По пути Уидон рассказал, что в Кларендоне два этажа, по десять комнат на каждом, по пять комнат в каждом крыле. Пансионеры умываются у себя, с помощью медсестер или самостоятельно, а туалет у них общий, в конце коридора. Нас в Кларендоне четыре медсестры и еще одна старшая сестра, и от меня ожидается, что я познакомлюсь и по мере сил буду уделять внимание другим пансионерам из крыла, в котором проживает мой подопечный (западное крыло, второй этаж). Уидон прибавил, что в Кларендон допускаются лишь пансионеры мужского пола из хороших семей и не принимаются мужчины из обычных либо плохих семей, а также женщины, вне зависимости от качества семьи.
— Женщин мы сюда не допускаем, — уточнил Уидон, чтобы развеять последние сомнения.
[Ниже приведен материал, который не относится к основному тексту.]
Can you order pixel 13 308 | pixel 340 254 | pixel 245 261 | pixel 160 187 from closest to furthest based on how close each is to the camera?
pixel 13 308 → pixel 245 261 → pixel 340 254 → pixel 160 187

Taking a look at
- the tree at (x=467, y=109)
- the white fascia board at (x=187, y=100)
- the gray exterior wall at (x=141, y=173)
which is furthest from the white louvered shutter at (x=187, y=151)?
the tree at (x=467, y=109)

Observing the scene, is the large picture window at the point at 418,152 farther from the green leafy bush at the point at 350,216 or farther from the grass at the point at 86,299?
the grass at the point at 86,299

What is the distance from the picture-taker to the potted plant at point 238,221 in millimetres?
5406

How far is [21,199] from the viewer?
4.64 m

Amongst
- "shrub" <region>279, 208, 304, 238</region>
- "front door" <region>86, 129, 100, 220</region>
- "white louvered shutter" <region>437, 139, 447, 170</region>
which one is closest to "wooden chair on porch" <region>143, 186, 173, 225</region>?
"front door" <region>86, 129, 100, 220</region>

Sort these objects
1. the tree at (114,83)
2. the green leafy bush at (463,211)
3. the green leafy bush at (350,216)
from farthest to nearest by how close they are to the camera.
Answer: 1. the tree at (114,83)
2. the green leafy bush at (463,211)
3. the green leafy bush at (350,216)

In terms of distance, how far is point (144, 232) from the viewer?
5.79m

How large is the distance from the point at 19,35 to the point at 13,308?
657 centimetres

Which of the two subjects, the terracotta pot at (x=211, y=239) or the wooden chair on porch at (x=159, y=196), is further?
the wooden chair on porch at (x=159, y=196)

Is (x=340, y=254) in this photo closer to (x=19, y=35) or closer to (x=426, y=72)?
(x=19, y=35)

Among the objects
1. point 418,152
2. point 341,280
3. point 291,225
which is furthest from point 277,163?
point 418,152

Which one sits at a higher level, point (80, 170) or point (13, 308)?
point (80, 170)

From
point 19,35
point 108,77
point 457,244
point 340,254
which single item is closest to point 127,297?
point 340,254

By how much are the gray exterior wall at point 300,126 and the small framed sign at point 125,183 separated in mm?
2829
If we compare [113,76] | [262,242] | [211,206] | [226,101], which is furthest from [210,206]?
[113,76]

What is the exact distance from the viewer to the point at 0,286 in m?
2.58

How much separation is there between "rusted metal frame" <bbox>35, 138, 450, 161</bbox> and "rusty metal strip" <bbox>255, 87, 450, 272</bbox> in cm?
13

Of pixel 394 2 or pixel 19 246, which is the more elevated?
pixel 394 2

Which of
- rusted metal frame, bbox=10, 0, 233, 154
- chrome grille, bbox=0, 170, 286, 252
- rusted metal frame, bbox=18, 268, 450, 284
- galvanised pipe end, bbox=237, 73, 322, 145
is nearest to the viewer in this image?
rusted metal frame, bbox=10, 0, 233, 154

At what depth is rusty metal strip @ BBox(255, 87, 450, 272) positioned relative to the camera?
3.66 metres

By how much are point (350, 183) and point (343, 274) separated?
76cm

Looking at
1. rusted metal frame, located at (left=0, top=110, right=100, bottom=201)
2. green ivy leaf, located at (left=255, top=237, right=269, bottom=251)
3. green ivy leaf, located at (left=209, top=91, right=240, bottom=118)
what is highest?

Быть может, это уточнение заставило бухгалтера по прибытии на второй этаж осмотреть меня с головы до ног. Я почти что слышала его мысли: «Мы также не допускаем сюда малопривлекательных медицинских сестер». Однако насчет последнего обстоятельства я быстро успокоилась. Навстречу нам вышагивала другая медсестра, она заполняла своими телесами почти весь коридор от стенки до стенки. Мне подумалось: неужели работа в Кларендоне заставляет женщин набирать вес? Моя коллега несла поднос с марлевыми тампонами, на ее поясе висела связка ключей. Неприветливое выражение ее воскового лица под высоченным чепцом ничуть не походило на доброжелательность Гетти. Уидон и сестра коротко переговорили полушепотом о состоянии пансионеров (выучи это слово, Энни!). Затем бухгалтер представил нас друг другу:
— Старшая медицинская сестра Мэри Брэддок. Энн Мак-Кари, преемница Бетти.
Все черты на лице Мэри как будто сползались к центру. Она взглянула на меня из этого клубка, не ответив на улыбку.